* [What the exercise asks]:
Answer these questions about the AI-DLC post below:
1. What was the second post in the series about?
2. Which three practices fall between autocomplete and full delegation?
3. What does the post name as the job of a traditional requirements document?

* [Excerpted text]:
From code author to system steward: what changes inside AI-DLC

The first post in this series was about what I saw — three workshops, teams shipping in hours what used to take sprints. The second post was about what goes wrong when that speed has no structure underneath it: code that appears faster than anyone can understand it, context that drains away, security flaws nobody is positioned to catch.

This post is about the structure. The actual mechanism, what it asks of a developer, and what it does not yet solve.

I want to start with the observation that "use AI to write code" describes at least five distinct practices, and people arguing about whether it works are usually talking about different ones.

How far can you delegate?

At one end of that spectrum is autocomplete — the AI finishes the line you were already typing. You are still the author; the AI just types faster. At the other end is full delegation — you describe an outcome and the AI produces a system, and you find out what it built by running it. In between are assisted editing, conversational pair-programming, and supervised generation of whole components.

These are not the same activity, and they do not fail the same way. Autocomplete barely changes anything about how you think. Full delegation changes everything. Most of the failure stories from the second post — the lost context, the missing row-level security, the demo that becomes an unmaintainable system — come from teams operating near the delegation end of the spectrum while still using the habits of the autocomplete end. They let the AI build, but they reviewed the output the way you would review a colleague's pull request: at human reading speed, after the fact.

AI-DLC is best understood as a claim about where on that spectrum you should operate, and what has to be true for it to be safe. Its answer is: you can move toward delegation, but only if the thing you delegate from is a spec.

What a spec actually is

A spec, in AI-DLC, is something different from a requirements document. This distinction matters more than it sounds, so it is worth being precise.

A traditional requirements document is written once, at the start, by one role, for another role to consume. It is a handoff. By the time code exists, the document is usually stale, and everyone knows it, and nobody updates it, because its job — getting the project approved and started — is already done.

* [Information shown]:
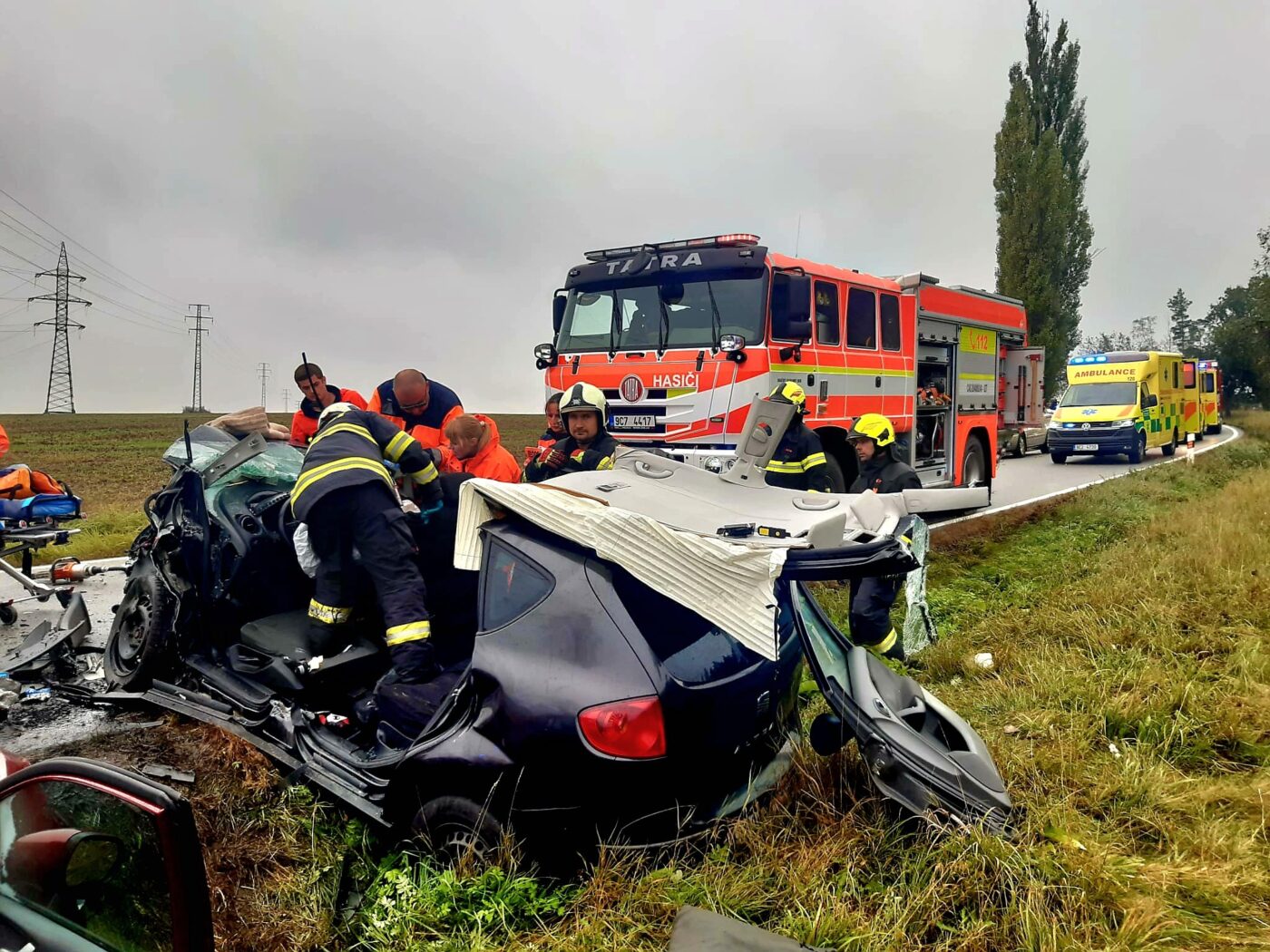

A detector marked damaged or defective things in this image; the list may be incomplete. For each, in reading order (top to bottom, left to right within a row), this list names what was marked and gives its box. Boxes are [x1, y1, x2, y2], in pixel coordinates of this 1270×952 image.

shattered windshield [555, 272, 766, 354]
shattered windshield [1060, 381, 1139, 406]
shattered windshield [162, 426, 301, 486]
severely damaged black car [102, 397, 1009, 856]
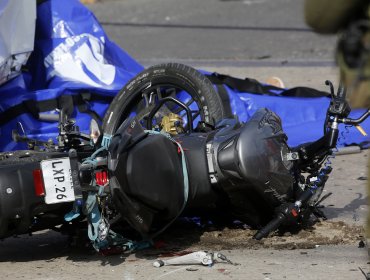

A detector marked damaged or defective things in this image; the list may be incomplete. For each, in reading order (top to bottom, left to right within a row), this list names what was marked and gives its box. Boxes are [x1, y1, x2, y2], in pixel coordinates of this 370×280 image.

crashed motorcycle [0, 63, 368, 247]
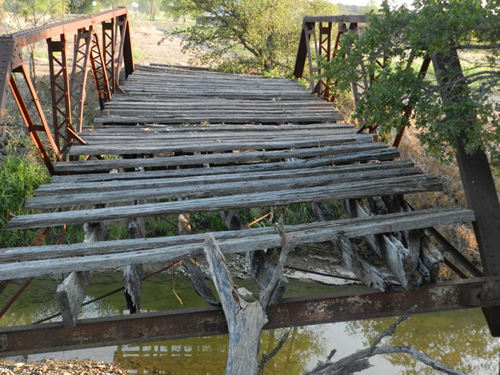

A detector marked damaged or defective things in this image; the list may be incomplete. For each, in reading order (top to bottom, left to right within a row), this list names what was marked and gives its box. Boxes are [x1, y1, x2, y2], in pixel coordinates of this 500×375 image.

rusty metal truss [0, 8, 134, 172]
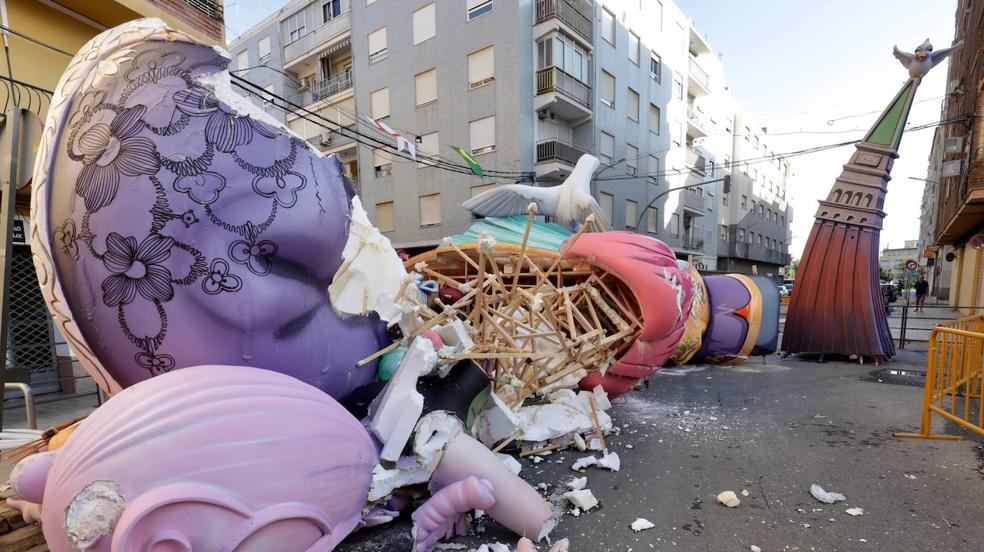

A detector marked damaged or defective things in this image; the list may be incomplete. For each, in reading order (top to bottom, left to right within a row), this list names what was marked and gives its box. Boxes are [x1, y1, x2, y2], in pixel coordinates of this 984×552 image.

* [Task output]:
1. It was about what goes wrong when speed has no structure underneath it.
2. Assisted editing, conversational pair-programming, and supervised generation of whole components.
3. Getting the project approved and started.